▶ _Document excerpt_

•••

So given the fact that we are now running two important clusters I'd prefer to work on upgrading to 0.10 and unblock immediately our use cases. Then I could start straight away to work on 0.11, and then 0.12 if needed.
K sounds good. I'd go for 0.11 (after labs testing), but if you prefer to 0.10 first, that sounds fine too.
Change 427657 had a related patch set uploaded (by Elukey; owner: Elukey):
[operations/debs/druid@debian] Release 0.10.1-3~jessie
After a chat with the team we decided to proceed with Druid 0.10 for the moment, since we have basically everything that we need ready to go.
I added a couple of small/minor improvements (hopefully) to the debian package for 0.10 (https://gerrit.wikimedia.org/r/427657), the package builds fine on boron. There was already one host in the analytics labs project running the druid analytics worker profile, I added other two:
- d-1.analytics.eqiad.wmflabs
- d-2.analytics.eqiad.wmflabs
- d-3.analytics.eqiad.wmflabs
I had a chat with @JAllemandou and we decided to run some tests in labs for basic indexation and real time ingestion before rolling out the new version.
Change 427657 merged by Elukey:
[operations/debs/druid@debian] Release 0.10.0-3~jessie
First step of testing confirmed on labs with druid 0.9.2:
- Indexation from hadoop
- Realtime indexation with tranquility
Only issue we should fix before upgrading is similar to the one I had on hadoop-coordinator-1: space left devices, but for worker devices (hadoop-worker-[1|2|3]).
Except from that I think we're ready to upgrade and test :)
Great!
Only issue we should fix before upgrading is similar to the one I had on hadoop-coordinator-1: space left devices, but for worker devices (hadoop-worker-[1|2|3]).
So now /var/lib/hadoop on every hadoop-worker is held on a 60G partition. Weirdly the hdfs df shows a lot more than expected:
Filesystem Size Used Available Use% hdfs://analytics-hadoop-labs 353.6 G 15.3 G 296.3 G 4%
But I think we observed this issue in labs already right?
Upgraded d[1-3] in labs to druid 0.10, adding manual hiera config as replacement for https://gerrit.wikimedia.org/r/#/c/355471.
Also added prometheus monitoring, since the druid agent has not been tested yet with druid 0.10.
After memory tricks from @elukey , both hadoop indexation and realtime indexation went fine (without any change - Incredible).
Let's plan on an update next week for the druid-analytics cluster.

•••

▶ _Stated exercise A_
List the hostnames that the Druid upgrade thread gives for the analytics labs project.
▶ _Stated exercise B_
Summarize the Druid upgrade thread in two sentences.

•••

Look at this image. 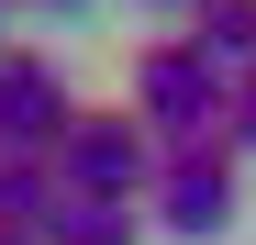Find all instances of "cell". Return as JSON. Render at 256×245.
<instances>
[{
  "instance_id": "11",
  "label": "cell",
  "mask_w": 256,
  "mask_h": 245,
  "mask_svg": "<svg viewBox=\"0 0 256 245\" xmlns=\"http://www.w3.org/2000/svg\"><path fill=\"white\" fill-rule=\"evenodd\" d=\"M0 245H45V234H22V223H0Z\"/></svg>"
},
{
  "instance_id": "8",
  "label": "cell",
  "mask_w": 256,
  "mask_h": 245,
  "mask_svg": "<svg viewBox=\"0 0 256 245\" xmlns=\"http://www.w3.org/2000/svg\"><path fill=\"white\" fill-rule=\"evenodd\" d=\"M223 145H234V168H256V78H234V112H223Z\"/></svg>"
},
{
  "instance_id": "6",
  "label": "cell",
  "mask_w": 256,
  "mask_h": 245,
  "mask_svg": "<svg viewBox=\"0 0 256 245\" xmlns=\"http://www.w3.org/2000/svg\"><path fill=\"white\" fill-rule=\"evenodd\" d=\"M56 200H67V178H56V156H0V223L45 234V223H56Z\"/></svg>"
},
{
  "instance_id": "12",
  "label": "cell",
  "mask_w": 256,
  "mask_h": 245,
  "mask_svg": "<svg viewBox=\"0 0 256 245\" xmlns=\"http://www.w3.org/2000/svg\"><path fill=\"white\" fill-rule=\"evenodd\" d=\"M12 12H22V0H0V22H12Z\"/></svg>"
},
{
  "instance_id": "3",
  "label": "cell",
  "mask_w": 256,
  "mask_h": 245,
  "mask_svg": "<svg viewBox=\"0 0 256 245\" xmlns=\"http://www.w3.org/2000/svg\"><path fill=\"white\" fill-rule=\"evenodd\" d=\"M234 145H156V190H145V234H178V245H212L234 223Z\"/></svg>"
},
{
  "instance_id": "1",
  "label": "cell",
  "mask_w": 256,
  "mask_h": 245,
  "mask_svg": "<svg viewBox=\"0 0 256 245\" xmlns=\"http://www.w3.org/2000/svg\"><path fill=\"white\" fill-rule=\"evenodd\" d=\"M122 112L145 122L156 145H223V112H234V78L212 67L190 34H156L134 45V78H122Z\"/></svg>"
},
{
  "instance_id": "5",
  "label": "cell",
  "mask_w": 256,
  "mask_h": 245,
  "mask_svg": "<svg viewBox=\"0 0 256 245\" xmlns=\"http://www.w3.org/2000/svg\"><path fill=\"white\" fill-rule=\"evenodd\" d=\"M178 34H190V45L223 67V78H256V0H200Z\"/></svg>"
},
{
  "instance_id": "2",
  "label": "cell",
  "mask_w": 256,
  "mask_h": 245,
  "mask_svg": "<svg viewBox=\"0 0 256 245\" xmlns=\"http://www.w3.org/2000/svg\"><path fill=\"white\" fill-rule=\"evenodd\" d=\"M56 178L67 200H134L145 212V190H156V134L122 100H78V122L56 134Z\"/></svg>"
},
{
  "instance_id": "7",
  "label": "cell",
  "mask_w": 256,
  "mask_h": 245,
  "mask_svg": "<svg viewBox=\"0 0 256 245\" xmlns=\"http://www.w3.org/2000/svg\"><path fill=\"white\" fill-rule=\"evenodd\" d=\"M45 245H145V212L134 200H56Z\"/></svg>"
},
{
  "instance_id": "9",
  "label": "cell",
  "mask_w": 256,
  "mask_h": 245,
  "mask_svg": "<svg viewBox=\"0 0 256 245\" xmlns=\"http://www.w3.org/2000/svg\"><path fill=\"white\" fill-rule=\"evenodd\" d=\"M22 12H45V22H78V12H100V0H22Z\"/></svg>"
},
{
  "instance_id": "4",
  "label": "cell",
  "mask_w": 256,
  "mask_h": 245,
  "mask_svg": "<svg viewBox=\"0 0 256 245\" xmlns=\"http://www.w3.org/2000/svg\"><path fill=\"white\" fill-rule=\"evenodd\" d=\"M78 122V90L45 45H0V156H56V134Z\"/></svg>"
},
{
  "instance_id": "10",
  "label": "cell",
  "mask_w": 256,
  "mask_h": 245,
  "mask_svg": "<svg viewBox=\"0 0 256 245\" xmlns=\"http://www.w3.org/2000/svg\"><path fill=\"white\" fill-rule=\"evenodd\" d=\"M145 12H178V22H190V12H200V0H145Z\"/></svg>"
}]
</instances>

•••

▶ _Expected output A_
d-1.analytics.eqiad.wmflabs
d-2.analytics.eqiad.wmflabs
d-3.analytics.eqiad.wmflabs

▶ _Expected output B_
The team chose to upgrade Druid to 0.10 first, leaving 0.11 and 0.12 for later if needed, and ran tests in the analytics labs project before rolling out the new version. After the labs hosts were upgraded to 0.10 and both hadoop indexation and realtime indexation went fine, an update of the druid-analytics cluster was planned for the following week.